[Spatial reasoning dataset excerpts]
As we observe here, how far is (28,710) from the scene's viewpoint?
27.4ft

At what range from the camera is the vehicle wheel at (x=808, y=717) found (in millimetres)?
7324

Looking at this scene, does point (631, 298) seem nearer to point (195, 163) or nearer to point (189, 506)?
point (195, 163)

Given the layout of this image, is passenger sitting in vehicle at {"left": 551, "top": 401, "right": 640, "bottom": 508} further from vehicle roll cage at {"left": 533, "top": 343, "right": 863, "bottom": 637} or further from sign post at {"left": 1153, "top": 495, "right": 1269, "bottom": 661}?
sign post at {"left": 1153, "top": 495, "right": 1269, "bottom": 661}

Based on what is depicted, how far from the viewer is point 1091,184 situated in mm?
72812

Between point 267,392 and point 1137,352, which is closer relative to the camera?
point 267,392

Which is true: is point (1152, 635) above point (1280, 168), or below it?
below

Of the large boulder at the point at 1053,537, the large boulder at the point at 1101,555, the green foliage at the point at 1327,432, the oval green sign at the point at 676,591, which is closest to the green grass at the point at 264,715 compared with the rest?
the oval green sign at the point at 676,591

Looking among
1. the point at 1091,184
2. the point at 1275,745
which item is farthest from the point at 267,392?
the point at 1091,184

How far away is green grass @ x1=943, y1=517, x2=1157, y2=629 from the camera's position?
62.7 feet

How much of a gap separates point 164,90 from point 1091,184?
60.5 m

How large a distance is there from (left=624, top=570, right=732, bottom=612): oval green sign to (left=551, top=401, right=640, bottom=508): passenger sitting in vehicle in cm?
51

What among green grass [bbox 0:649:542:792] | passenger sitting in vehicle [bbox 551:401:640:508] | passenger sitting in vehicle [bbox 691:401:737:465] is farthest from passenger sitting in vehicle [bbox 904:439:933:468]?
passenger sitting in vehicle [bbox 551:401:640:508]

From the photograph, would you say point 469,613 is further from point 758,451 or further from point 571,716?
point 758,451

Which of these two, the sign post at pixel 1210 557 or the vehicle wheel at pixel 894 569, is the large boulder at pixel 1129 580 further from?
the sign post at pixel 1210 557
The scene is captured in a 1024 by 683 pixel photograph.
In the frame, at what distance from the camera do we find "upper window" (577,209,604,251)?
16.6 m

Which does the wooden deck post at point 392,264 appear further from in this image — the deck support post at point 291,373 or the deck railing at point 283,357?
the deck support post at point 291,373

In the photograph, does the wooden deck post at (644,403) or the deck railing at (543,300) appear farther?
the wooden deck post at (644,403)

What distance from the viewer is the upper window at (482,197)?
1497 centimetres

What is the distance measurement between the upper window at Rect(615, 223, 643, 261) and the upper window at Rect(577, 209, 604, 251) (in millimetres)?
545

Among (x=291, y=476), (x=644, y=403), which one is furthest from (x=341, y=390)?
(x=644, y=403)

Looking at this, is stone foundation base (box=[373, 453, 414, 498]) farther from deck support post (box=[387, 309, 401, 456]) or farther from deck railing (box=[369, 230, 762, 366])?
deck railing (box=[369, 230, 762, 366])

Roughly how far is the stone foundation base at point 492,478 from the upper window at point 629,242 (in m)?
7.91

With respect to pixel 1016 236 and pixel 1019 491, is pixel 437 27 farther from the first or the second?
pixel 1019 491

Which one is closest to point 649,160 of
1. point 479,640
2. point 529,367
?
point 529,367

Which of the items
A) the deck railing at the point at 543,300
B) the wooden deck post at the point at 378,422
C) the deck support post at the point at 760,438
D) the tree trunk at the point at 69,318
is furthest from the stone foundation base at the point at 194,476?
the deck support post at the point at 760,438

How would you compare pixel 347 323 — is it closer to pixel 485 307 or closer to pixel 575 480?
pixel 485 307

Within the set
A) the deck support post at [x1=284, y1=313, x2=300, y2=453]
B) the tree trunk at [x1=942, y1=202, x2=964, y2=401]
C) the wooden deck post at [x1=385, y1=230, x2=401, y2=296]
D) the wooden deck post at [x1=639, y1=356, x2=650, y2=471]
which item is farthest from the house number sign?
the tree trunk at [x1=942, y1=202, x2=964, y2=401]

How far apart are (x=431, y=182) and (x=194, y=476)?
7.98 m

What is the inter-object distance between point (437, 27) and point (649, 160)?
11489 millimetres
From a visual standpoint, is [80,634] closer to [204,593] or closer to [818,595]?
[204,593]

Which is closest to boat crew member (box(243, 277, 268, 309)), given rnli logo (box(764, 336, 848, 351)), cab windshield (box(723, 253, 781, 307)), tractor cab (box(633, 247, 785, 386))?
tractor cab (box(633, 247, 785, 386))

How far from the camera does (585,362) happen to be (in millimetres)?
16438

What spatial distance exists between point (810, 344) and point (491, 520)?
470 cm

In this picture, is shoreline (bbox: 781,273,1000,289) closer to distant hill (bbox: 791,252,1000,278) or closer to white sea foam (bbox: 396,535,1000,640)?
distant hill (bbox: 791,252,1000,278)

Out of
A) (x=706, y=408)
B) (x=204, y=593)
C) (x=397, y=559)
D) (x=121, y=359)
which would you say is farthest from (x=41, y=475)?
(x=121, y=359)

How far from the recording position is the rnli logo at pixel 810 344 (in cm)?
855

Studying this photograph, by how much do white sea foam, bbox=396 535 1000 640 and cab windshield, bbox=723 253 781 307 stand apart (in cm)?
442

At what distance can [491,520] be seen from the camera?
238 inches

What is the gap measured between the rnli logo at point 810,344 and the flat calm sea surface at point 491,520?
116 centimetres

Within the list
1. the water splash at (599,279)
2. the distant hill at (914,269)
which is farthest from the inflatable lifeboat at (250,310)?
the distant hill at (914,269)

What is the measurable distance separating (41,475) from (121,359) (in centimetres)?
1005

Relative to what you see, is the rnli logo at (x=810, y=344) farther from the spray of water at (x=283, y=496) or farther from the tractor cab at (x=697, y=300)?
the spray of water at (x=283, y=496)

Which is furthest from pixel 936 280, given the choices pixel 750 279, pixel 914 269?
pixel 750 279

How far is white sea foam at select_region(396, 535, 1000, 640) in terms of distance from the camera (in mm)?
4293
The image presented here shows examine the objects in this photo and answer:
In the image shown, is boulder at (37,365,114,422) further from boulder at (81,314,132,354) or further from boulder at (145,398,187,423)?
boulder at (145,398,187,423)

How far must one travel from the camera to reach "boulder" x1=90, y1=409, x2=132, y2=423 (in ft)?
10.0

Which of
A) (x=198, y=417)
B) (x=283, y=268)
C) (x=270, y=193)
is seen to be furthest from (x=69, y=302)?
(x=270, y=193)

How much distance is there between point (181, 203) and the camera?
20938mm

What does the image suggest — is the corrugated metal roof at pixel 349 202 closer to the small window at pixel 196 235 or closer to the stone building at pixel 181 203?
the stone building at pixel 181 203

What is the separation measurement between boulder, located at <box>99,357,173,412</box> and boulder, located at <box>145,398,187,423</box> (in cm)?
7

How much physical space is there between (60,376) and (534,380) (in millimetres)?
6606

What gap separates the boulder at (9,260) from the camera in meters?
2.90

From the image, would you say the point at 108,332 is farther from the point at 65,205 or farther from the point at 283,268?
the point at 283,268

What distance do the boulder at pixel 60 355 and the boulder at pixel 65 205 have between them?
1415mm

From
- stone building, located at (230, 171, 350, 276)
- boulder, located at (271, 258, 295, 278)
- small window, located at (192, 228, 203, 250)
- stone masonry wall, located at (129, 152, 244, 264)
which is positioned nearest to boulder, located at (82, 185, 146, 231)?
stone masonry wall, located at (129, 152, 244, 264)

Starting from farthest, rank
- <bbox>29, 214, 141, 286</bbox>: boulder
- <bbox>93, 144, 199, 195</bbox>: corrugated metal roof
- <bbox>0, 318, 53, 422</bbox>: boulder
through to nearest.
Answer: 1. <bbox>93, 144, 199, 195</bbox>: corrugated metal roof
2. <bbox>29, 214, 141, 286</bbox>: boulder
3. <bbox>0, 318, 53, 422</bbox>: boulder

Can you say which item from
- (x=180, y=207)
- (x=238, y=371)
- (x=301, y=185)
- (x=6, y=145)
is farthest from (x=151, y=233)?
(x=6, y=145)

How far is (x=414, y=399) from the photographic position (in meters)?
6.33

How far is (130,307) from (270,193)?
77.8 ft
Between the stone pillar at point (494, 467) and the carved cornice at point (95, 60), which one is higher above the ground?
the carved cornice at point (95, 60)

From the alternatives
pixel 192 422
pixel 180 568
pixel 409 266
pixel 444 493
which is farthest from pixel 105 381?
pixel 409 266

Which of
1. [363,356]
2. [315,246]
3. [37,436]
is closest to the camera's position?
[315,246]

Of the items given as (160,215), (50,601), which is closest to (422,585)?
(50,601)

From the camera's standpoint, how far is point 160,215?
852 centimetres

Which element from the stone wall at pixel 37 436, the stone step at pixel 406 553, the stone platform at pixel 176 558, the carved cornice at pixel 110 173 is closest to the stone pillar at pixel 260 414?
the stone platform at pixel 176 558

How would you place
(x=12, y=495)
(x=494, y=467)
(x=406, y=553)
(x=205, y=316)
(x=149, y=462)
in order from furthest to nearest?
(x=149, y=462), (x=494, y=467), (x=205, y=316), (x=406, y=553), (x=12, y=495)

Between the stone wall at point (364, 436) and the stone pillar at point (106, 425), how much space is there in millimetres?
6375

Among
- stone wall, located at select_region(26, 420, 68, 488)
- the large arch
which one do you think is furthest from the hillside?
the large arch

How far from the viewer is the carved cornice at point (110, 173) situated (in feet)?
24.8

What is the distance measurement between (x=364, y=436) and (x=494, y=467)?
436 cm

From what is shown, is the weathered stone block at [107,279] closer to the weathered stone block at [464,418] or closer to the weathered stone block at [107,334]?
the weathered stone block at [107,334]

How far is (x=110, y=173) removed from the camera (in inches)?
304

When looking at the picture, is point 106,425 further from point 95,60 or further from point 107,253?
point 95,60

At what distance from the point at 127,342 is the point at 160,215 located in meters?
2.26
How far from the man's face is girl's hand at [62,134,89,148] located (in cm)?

• _Instructions to follow_:
Extract, word for word, the lines of the records that begin with the line containing "Can you say which item from" and continue through the end of the records, including both the first and last lines.

• _Reply to the exercise_:
Can you say which item from
- (x=180, y=207)
- (x=238, y=371)
- (x=301, y=185)
- (x=6, y=145)
is farthest from (x=151, y=233)?
(x=6, y=145)

How far is (x=414, y=399) from the photographic position (in meters)?
6.33

How far is (130,307) from (270,193)?
77.8 ft
Between the stone pillar at point (494, 467) and the carved cornice at point (95, 60), which one is higher above the ground?
the carved cornice at point (95, 60)

From the alternatives
pixel 192 422
pixel 180 568
pixel 409 266
pixel 444 493
which is farthest from pixel 105 381?
pixel 409 266

Which of
1. [363,356]
2. [315,246]
3. [37,436]
is closest to the camera's position?
[315,246]

Of the items given as (160,215), (50,601), which is closest to (422,585)?
(50,601)

From the camera's standpoint, how far is point 160,215?
852 centimetres

Which element from the stone wall at pixel 37 436, the stone step at pixel 406 553, the stone platform at pixel 176 558, the carved cornice at pixel 110 173 is closest to the stone pillar at pixel 260 414?
the stone platform at pixel 176 558

How would you place
(x=12, y=495)
(x=494, y=467)
(x=406, y=553)
(x=205, y=316)
(x=149, y=462)
in order from furthest to nearest?
(x=149, y=462), (x=494, y=467), (x=205, y=316), (x=406, y=553), (x=12, y=495)

Between the stone wall at point (364, 436) and the stone pillar at point (106, 425), how much space is there in millimetres?
6375

Among
- stone wall, located at select_region(26, 420, 68, 488)
- the large arch
which one do you think is furthest from the hillside?
the large arch

How far from the viewer is the carved cornice at point (110, 173) situated (in feet)?
24.8

What is the distance measurement between (x=364, y=436) and (x=494, y=467)?
436 cm

From what is shown, is the weathered stone block at [107,279] closer to the weathered stone block at [464,418] or closer to the weathered stone block at [107,334]?
the weathered stone block at [107,334]

How far is (x=110, y=173) removed from the camera (in inches)?
304

When looking at the picture, is point 106,425 further from point 95,60 or further from point 107,253?
point 95,60

At what distance from the point at 127,342 is the point at 160,215 located in meters?
2.26
How far from the man's face is girl's hand at [62,134,89,148] located (in cm)?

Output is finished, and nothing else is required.